** Directive **
Transcribe the material word for word, starting with the line that contains "How much space" and going on through the final line of the material.

** Data to use **
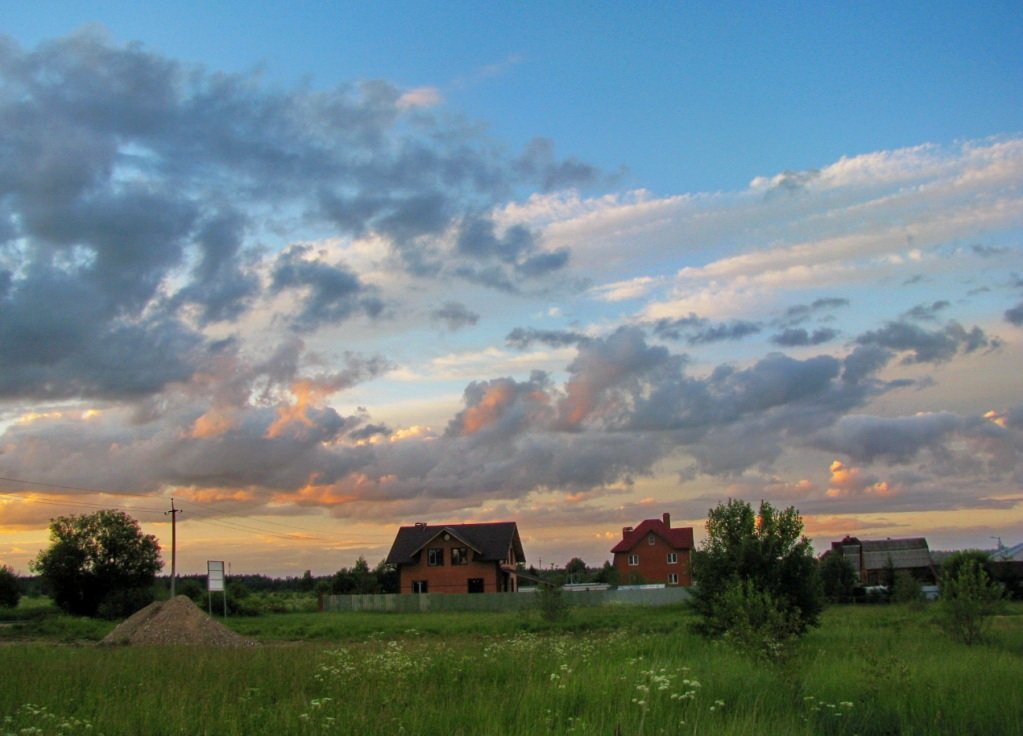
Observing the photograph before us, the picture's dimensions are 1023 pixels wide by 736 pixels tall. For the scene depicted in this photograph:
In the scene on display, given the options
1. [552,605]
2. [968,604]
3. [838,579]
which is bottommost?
[838,579]

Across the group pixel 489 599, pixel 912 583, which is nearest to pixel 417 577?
pixel 489 599

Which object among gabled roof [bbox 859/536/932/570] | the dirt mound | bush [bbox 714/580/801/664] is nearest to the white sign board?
the dirt mound

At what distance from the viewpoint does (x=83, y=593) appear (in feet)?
204

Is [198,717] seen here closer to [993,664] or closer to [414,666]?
[414,666]

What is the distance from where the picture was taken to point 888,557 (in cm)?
8569

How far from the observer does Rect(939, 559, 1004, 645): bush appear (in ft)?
76.0

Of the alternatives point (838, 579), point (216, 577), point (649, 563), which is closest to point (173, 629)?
point (216, 577)

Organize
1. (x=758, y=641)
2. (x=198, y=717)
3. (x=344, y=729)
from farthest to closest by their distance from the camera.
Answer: (x=758, y=641) < (x=198, y=717) < (x=344, y=729)

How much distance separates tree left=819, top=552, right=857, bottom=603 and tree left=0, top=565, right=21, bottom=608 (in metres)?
58.1

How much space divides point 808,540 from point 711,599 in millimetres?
3606

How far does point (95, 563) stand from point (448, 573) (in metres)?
26.2

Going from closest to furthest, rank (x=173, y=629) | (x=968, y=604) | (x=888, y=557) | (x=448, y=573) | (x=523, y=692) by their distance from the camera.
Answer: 1. (x=523, y=692)
2. (x=968, y=604)
3. (x=173, y=629)
4. (x=448, y=573)
5. (x=888, y=557)

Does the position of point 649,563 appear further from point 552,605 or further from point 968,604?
point 968,604

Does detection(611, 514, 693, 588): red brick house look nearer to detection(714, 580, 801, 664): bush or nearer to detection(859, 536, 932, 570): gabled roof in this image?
detection(859, 536, 932, 570): gabled roof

** Exercise answer **
How much space divides point 808,540 from point 711,599 in millimetres?
3606

How far does point (95, 563) stand from point (448, 573) (in metres)?
26.2

Going from closest to furthest, rank (x=173, y=629) | (x=968, y=604) | (x=888, y=557) | (x=448, y=573) | (x=523, y=692) by their distance from the camera.
Answer: 1. (x=523, y=692)
2. (x=968, y=604)
3. (x=173, y=629)
4. (x=448, y=573)
5. (x=888, y=557)

Does the position of point 649,563 appear further from point 552,605 or further from point 968,604?
point 968,604

Does detection(611, 514, 693, 588): red brick house look nearer to detection(714, 580, 801, 664): bush or nearer to detection(859, 536, 932, 570): gabled roof in this image?
detection(859, 536, 932, 570): gabled roof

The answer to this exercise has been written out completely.